How to Use This Calculator
- Enter room dimensions and inside/outside temperatures.
- Provide envelope U-values for walls, ceiling, and floor.
- Select an infiltration method: ACH for general use, or door estimate for frequent openings.
- Add internal loads such as lights, people, motors, and heaters.
- If pulling down warm product, enter its mass, temperatures, cp, and pull-down time.
- Apply a safety factor and click Calculate Cooling Load.
- Use CSV and PDF buttons to export results for reports.
Cold Room Cooling Load Planning Guide
1) Why the cooling load matters
Cooling capacity is the foundation for equipment selection, electrical demand, and operating cost. A small undersize can cause long pull-down times and temperature drift; an oversize can short-cycle and waste energy. This calculator summarizes transmission, infiltration, internal gains, and optional product pull-down into one design figure.

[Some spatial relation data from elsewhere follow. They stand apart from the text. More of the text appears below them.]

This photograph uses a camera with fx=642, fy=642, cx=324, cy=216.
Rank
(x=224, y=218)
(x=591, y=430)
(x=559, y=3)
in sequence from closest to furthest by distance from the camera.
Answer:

2) Envelope heat gain data points
Transmission is modeled as Q = U × A × ΔT. For well-insulated panels, preliminary U-values often fall near 0.20–0.35 W/m²·K, depending on thickness and joints. With a 53 K temperature difference (35 °C outside, -18 °C inside), every 100 m² at U=0.25 adds about 1.33 kW of continuous load.

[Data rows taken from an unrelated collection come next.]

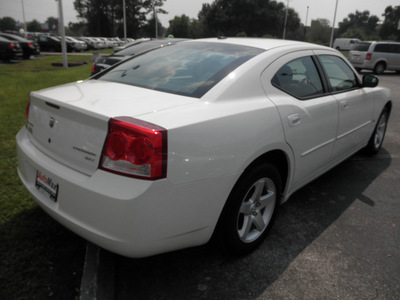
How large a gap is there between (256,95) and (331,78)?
1.39 meters

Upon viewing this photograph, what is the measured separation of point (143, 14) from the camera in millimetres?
74125

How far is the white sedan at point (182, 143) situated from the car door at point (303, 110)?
0.04 ft

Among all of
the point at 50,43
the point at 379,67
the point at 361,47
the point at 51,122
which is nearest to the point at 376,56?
the point at 379,67

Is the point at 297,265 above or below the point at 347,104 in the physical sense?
below

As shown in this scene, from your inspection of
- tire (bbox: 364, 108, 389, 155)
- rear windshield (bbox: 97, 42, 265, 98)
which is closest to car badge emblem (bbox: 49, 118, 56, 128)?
rear windshield (bbox: 97, 42, 265, 98)

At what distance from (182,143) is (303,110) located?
1.35 m

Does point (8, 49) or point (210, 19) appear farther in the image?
point (210, 19)

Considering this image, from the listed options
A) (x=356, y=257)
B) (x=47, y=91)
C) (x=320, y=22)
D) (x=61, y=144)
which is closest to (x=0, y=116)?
(x=47, y=91)

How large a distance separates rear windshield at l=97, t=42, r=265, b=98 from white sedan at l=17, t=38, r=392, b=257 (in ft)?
0.04

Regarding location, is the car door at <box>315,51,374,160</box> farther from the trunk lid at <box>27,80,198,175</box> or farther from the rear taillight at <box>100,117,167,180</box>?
the rear taillight at <box>100,117,167,180</box>

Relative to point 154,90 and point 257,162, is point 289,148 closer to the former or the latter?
point 257,162

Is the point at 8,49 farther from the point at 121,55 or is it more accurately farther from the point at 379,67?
the point at 379,67

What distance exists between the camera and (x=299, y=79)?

3) Infiltration and door usage assumptions
Infiltration can dominate freezer rooms. Early-stage ACH estimates commonly range from 0.3 to 2.0 per hour, with higher values for frequent traffic. For door-based estimates, the open time per hour and doorway area are critical. If you have psychrometric data, entering Δh converts air exchange into a total (sensible+latent) load.
4) Internal and operational gains
Internal gains include lights, people, motors, and heaters. Lighting density can be around 5–15 W/m² of floor area for many industrial rooms, while a single worker can add roughly 100–200 W depending on activity and PPE. Fan and motor heat should be included if the heat is released inside the room.

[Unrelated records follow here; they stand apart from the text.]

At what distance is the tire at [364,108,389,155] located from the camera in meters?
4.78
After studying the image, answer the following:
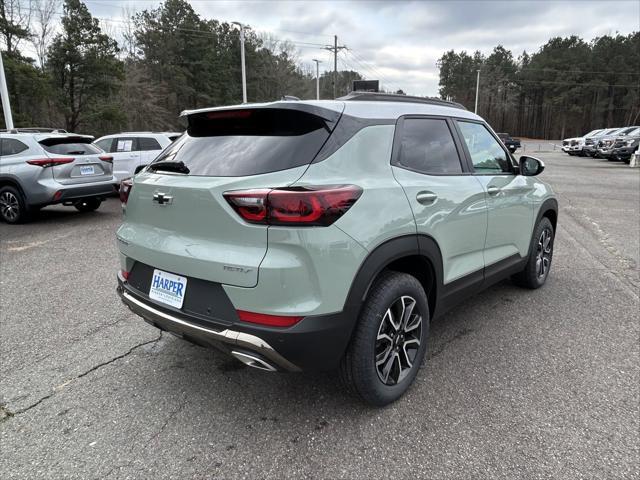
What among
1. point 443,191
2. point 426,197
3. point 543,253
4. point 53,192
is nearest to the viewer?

5) Product pull-down and safety margin
Product pull-down is treated as an average load: Q = (m × cp × ΔT) / time. For example, cooling 2,000 kg of product with cp=3.7 kJ/kg·K across 30 K over 12 hours adds about 5.14 kW. Add a 5–15% safety factor to cover uncertainties in door cycles, installation quality, and real operating profiles.
FAQs
1) What inputs affect the result the most?
Door openings, outside temperature, insulation U-values, and product pull-down typically drive the total. For freezer rooms, infiltration can exceed transmission when traffic is frequent.
2) Should I use ACH or the door method?
Use ACH for early estimates or stable operations. Use the door method when you know door size, openings per hour, and average open time. It better reflects traffic-driven heat gain.
3) What does the optional Δh field do?
Δh lets you estimate total air-exchange load using enthalpy difference. It can capture latent moisture effects. If you leave it at 0, the calculator uses sensible-only ṁ × cp × ΔT.
4) How do I estimate U-values for panels?
Use manufacturer data when available. For preliminary sizing, many insulated panel systems fall near 0.20–0.35 W/m²·K. Confirm with thickness, joints, vapor barriers, and installation quality.
5) Does this include compressor and fan inefficiencies?
The result is a cooling load. Equipment selection should also consider system performance, defrost strategy, suction temperature, and compressor capacity tables. Use the output as a design load target.
6) How should I treat product freezing loads?
This pull-down section models sensible cooling only. If product crosses a freezing point, add latent heat and separate cp values above and below freezing. Specialized food-freezing calculations may be required.
7) What safety factor is reasonable?
Many preliminary designs use 5–15%. Higher margins may be justified for unknown door usage, uncertain insulation quality, or harsh ambient conditions. Avoid excessive margins that cause short cycling.